Stored records:

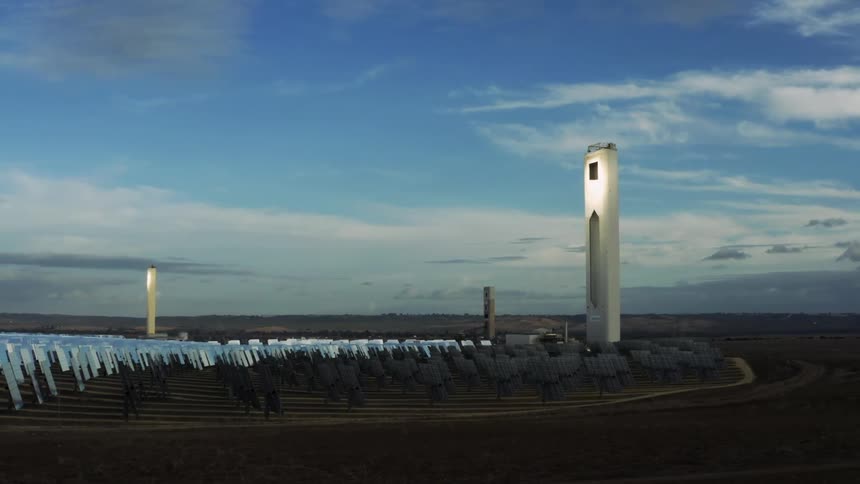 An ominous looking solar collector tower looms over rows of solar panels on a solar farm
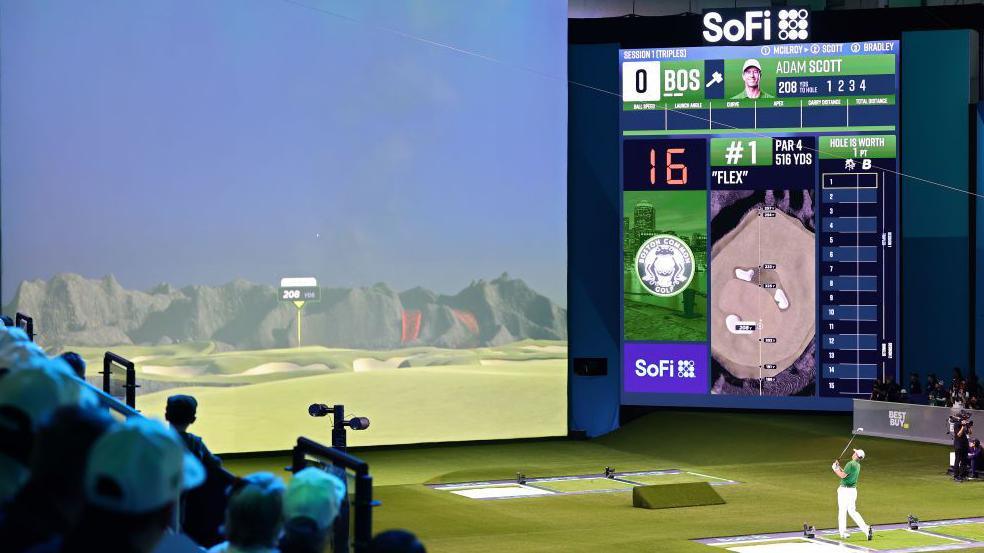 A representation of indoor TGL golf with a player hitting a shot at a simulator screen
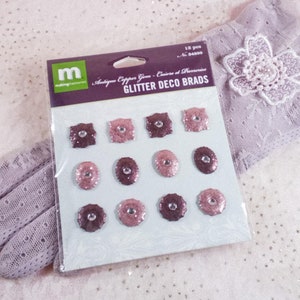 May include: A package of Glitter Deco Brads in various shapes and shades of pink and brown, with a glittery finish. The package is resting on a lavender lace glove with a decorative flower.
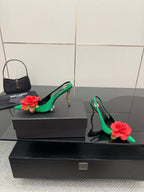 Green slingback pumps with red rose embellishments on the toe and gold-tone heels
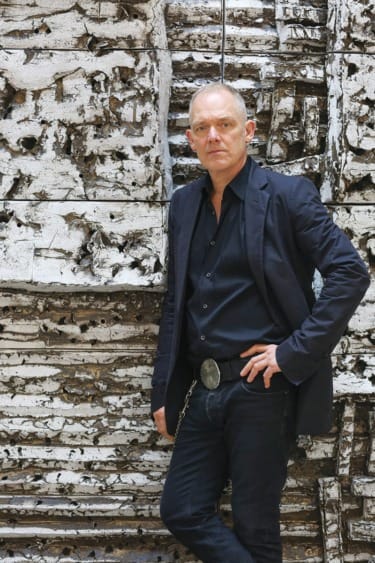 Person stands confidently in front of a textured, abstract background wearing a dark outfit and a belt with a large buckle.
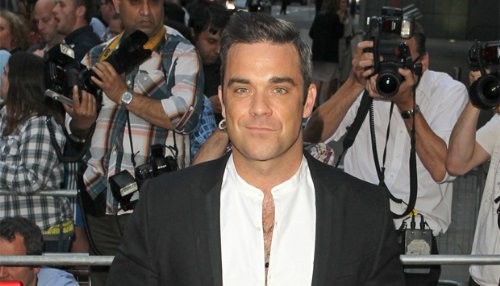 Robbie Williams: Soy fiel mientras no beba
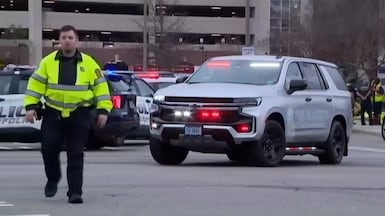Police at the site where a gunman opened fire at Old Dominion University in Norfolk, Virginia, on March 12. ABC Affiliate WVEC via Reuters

About this task: Copy every record above word for word, leaving the pictures out of your answer.

Response:
 An ominous looking solar collector tower looms over rows of solar panels on a solar farm
 A representation of indoor TGL golf with a player hitting a shot at a simulator screen
 May include: A package of Glitter Deco Brads in various shapes and shades of pink and brown, with a glittery finish. The package is resting on a lavender lace glove with a decorative flower.
 Green slingback pumps with red rose embellishments on the toe and gold-tone heels
 Person stands confidently in front of a textured, abstract background wearing a dark outfit and a belt with a large buckle.
 Robbie Williams: Soy fiel mientras no beba
Police at the site where a gunman opened fire at Old Dominion University in Norfolk, Virginia, on March 12. ABC Affiliate WVEC via Reuters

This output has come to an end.